Ray Schwabe is a fellow Navy veteran. He served in the 1980s and early 1990s, and wanted to continue to support his fellow sailors. He decided to join the Patriot Guard of Ohio and serve as a Ride Captain. He’s taken hundreds of rides, but said every ride is special.

“This hero, after 81 years, is coming home in style.
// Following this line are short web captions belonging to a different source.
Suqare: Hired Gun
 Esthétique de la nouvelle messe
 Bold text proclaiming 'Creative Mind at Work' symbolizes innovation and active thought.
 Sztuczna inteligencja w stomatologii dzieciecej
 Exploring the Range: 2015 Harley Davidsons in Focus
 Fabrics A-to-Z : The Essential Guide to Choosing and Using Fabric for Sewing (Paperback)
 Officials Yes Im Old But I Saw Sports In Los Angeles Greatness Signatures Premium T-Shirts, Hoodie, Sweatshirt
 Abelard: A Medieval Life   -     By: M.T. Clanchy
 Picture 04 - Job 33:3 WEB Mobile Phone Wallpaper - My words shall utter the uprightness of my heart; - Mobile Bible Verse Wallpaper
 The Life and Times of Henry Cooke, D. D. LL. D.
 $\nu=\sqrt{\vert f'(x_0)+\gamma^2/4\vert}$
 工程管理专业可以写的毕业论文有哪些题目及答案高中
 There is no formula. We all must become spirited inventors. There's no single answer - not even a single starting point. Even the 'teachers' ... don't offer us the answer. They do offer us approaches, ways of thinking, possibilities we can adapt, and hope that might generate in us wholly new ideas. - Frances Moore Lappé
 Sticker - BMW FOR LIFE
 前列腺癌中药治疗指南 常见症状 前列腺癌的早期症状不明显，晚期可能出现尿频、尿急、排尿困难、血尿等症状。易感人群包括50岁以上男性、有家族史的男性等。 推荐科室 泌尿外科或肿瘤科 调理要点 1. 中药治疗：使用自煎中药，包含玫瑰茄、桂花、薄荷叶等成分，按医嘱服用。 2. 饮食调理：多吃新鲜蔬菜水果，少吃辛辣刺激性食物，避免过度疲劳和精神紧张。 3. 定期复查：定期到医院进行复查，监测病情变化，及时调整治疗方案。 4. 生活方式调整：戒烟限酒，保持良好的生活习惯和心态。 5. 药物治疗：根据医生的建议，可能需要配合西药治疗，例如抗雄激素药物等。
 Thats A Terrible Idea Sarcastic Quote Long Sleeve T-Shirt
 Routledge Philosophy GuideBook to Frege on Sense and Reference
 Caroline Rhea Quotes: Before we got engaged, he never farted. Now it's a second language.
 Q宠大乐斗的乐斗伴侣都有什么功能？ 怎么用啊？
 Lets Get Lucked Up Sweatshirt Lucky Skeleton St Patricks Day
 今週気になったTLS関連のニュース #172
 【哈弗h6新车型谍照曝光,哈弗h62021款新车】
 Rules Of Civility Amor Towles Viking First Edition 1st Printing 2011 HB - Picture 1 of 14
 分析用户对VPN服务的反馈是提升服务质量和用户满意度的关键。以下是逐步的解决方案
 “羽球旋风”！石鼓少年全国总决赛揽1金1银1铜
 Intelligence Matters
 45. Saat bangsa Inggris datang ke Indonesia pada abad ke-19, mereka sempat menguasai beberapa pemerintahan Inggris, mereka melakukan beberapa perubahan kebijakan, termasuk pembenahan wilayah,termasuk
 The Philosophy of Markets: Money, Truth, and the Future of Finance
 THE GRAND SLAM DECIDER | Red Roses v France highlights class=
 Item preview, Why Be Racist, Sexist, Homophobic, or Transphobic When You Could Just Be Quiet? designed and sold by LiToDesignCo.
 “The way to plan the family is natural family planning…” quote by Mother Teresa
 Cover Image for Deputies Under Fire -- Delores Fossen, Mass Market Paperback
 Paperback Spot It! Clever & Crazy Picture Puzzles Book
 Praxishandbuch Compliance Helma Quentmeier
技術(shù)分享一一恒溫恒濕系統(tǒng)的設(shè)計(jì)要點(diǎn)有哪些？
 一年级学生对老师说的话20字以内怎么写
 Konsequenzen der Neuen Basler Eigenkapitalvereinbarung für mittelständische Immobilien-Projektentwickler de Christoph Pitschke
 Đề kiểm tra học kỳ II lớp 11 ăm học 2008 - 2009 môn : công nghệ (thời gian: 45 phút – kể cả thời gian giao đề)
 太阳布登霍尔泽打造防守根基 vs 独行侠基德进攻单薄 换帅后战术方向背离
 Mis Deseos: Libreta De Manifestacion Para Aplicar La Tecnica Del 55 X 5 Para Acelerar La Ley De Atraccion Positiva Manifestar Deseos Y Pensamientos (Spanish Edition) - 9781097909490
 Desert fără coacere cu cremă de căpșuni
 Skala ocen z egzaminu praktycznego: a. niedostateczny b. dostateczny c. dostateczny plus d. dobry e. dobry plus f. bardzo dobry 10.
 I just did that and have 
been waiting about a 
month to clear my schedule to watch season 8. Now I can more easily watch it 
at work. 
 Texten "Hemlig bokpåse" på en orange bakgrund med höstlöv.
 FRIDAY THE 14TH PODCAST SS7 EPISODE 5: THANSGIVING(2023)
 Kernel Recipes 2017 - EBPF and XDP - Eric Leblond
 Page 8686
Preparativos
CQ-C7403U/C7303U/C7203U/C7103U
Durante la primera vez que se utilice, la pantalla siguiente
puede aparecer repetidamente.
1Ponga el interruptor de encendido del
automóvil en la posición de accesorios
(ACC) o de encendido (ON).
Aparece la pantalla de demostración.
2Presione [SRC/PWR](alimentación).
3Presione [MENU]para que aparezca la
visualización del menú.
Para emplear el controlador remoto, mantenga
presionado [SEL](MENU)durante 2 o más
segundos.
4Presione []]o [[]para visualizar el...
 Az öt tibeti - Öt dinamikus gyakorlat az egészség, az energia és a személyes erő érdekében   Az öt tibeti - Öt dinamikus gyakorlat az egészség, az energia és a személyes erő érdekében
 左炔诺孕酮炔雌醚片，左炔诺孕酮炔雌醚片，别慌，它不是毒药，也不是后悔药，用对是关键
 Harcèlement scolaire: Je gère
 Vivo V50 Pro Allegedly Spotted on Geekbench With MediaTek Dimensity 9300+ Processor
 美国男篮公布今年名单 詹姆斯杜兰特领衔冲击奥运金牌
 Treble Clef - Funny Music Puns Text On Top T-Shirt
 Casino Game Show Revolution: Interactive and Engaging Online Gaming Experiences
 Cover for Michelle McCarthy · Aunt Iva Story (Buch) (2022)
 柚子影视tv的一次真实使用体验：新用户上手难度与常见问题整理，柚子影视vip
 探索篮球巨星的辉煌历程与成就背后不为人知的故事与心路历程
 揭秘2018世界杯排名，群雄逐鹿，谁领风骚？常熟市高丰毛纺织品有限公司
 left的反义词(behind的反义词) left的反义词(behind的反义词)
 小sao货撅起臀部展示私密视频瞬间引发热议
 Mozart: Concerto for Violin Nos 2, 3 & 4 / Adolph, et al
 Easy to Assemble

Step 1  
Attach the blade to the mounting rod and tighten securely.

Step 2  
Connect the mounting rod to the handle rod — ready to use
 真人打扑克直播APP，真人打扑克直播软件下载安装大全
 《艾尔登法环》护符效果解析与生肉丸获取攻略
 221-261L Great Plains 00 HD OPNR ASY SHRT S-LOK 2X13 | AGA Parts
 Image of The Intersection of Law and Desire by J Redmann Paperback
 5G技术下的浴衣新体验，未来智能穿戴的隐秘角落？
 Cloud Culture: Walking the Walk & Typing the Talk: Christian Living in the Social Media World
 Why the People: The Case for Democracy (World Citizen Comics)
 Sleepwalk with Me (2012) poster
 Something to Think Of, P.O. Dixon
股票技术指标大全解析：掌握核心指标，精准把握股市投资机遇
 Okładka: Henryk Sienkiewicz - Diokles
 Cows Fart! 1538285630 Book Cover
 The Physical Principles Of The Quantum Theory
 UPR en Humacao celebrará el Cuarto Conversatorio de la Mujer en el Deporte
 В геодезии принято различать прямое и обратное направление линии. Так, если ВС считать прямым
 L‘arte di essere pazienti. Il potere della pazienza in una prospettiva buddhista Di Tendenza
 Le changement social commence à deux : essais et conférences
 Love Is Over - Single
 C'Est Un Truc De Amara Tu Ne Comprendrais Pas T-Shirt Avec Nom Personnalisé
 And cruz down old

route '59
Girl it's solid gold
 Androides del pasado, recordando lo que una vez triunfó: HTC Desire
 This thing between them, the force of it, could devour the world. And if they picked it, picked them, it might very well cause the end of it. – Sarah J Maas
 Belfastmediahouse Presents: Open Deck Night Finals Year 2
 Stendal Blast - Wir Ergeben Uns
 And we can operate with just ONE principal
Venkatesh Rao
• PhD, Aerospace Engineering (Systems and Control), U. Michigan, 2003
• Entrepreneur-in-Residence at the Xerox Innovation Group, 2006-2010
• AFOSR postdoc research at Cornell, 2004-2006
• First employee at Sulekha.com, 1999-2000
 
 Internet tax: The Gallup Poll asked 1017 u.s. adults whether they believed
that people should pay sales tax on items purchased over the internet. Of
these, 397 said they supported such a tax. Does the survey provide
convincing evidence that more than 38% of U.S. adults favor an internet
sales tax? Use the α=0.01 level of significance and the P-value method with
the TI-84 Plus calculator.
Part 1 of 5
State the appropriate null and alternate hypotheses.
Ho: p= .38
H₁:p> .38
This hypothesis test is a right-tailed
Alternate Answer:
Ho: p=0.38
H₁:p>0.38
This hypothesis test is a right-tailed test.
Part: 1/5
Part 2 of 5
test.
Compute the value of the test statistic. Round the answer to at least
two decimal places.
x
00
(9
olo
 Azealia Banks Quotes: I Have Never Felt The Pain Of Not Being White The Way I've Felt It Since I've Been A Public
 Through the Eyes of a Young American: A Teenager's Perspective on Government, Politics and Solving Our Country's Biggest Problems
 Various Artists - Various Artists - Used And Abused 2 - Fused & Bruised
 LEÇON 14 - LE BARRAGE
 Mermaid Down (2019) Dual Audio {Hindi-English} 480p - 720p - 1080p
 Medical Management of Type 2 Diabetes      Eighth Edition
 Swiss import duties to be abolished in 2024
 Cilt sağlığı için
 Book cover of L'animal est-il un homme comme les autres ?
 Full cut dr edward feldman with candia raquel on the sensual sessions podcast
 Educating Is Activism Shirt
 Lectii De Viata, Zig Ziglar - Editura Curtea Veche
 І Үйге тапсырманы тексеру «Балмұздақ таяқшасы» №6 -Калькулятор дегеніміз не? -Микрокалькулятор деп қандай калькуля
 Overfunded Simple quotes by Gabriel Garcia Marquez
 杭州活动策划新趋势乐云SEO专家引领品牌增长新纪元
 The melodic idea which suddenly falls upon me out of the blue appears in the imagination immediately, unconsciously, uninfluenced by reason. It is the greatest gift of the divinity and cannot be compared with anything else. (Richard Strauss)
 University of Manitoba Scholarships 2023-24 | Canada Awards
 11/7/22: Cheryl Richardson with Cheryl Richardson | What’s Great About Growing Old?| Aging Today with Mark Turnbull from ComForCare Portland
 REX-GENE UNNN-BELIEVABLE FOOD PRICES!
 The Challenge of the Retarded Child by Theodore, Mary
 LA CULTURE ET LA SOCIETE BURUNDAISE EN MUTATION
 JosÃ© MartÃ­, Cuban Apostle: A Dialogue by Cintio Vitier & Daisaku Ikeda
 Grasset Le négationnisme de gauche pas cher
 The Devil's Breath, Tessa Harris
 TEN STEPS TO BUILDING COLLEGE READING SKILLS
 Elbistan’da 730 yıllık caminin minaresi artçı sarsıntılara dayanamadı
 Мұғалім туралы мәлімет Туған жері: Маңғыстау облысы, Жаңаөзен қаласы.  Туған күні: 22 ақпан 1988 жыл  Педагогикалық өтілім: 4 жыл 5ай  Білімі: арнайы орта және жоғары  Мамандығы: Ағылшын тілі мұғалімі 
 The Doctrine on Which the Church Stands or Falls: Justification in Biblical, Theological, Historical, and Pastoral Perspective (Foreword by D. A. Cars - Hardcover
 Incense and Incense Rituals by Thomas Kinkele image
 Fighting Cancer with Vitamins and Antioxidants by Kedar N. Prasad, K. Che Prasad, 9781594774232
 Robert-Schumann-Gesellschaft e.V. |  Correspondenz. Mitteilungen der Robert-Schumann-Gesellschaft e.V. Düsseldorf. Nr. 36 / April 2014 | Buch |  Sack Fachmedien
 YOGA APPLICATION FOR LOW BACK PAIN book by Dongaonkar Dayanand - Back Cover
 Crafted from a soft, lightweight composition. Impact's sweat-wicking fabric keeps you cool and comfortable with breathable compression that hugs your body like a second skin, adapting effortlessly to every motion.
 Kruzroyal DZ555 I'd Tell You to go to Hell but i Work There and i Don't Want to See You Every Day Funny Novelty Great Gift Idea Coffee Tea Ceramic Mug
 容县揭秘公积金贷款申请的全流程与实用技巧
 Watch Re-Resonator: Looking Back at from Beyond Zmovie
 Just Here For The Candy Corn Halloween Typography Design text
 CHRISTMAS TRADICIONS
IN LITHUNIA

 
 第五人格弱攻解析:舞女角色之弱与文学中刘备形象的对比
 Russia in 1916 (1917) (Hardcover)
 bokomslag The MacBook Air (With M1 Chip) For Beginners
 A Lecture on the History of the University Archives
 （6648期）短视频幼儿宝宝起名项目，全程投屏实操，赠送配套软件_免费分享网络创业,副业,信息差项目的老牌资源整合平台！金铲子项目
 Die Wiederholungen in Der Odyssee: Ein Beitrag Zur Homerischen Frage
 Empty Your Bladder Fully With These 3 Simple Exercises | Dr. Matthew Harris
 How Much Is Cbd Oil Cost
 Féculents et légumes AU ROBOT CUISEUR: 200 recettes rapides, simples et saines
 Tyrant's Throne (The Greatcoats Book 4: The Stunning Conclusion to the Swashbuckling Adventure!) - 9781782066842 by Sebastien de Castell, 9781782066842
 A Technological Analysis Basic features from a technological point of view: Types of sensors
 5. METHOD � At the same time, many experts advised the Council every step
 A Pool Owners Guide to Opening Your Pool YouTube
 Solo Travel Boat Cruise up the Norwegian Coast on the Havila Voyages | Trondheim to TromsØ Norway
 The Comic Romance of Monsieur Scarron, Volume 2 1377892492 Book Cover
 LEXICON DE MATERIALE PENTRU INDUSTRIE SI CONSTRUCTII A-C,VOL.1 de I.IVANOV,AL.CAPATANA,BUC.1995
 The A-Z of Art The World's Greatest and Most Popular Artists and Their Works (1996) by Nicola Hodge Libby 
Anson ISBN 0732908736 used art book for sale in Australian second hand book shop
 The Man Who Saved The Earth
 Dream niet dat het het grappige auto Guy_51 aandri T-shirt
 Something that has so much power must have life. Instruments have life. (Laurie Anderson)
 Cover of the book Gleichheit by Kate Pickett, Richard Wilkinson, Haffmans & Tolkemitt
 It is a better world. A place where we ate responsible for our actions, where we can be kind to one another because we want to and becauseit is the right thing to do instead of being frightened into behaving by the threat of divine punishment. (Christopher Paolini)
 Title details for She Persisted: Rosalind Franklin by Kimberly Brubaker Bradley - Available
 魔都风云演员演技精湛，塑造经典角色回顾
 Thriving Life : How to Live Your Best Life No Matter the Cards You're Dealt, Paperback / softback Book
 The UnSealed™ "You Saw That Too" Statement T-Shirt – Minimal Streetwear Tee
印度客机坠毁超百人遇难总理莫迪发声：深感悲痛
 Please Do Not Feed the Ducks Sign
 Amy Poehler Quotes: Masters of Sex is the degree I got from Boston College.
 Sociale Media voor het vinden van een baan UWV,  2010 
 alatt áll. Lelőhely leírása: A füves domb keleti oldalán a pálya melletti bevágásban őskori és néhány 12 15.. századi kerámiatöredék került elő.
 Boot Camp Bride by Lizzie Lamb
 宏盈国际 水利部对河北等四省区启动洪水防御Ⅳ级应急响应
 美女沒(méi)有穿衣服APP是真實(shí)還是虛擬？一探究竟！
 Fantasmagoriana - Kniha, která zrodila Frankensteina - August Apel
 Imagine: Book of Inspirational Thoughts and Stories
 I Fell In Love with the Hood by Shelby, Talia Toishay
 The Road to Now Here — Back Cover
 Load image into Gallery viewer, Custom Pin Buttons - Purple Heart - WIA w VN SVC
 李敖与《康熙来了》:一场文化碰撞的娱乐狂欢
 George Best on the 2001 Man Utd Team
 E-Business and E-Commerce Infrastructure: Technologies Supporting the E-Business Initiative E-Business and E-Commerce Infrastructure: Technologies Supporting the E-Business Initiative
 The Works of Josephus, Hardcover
Society has evolved and there’s less and less respect for our veterans,” said Schwabe. “It’s more and more important for us to do what we do and make sure, let their loved ones know that their sacrifice doesn’t go unnoticed.”

Schwabe said the support these families get is “invaluable,” because “it shows that there are people here that care about who petty officer McCloud was, and none of us knew him.”

“He’ll be buried beside his parents. Anderson and Old Ma’ is what we called her,” added Baisden.

A funeral for McCloud is being held on Saturday at 11:00 a.m. at the Honaker Funeral Home in Logan County, West Virginia.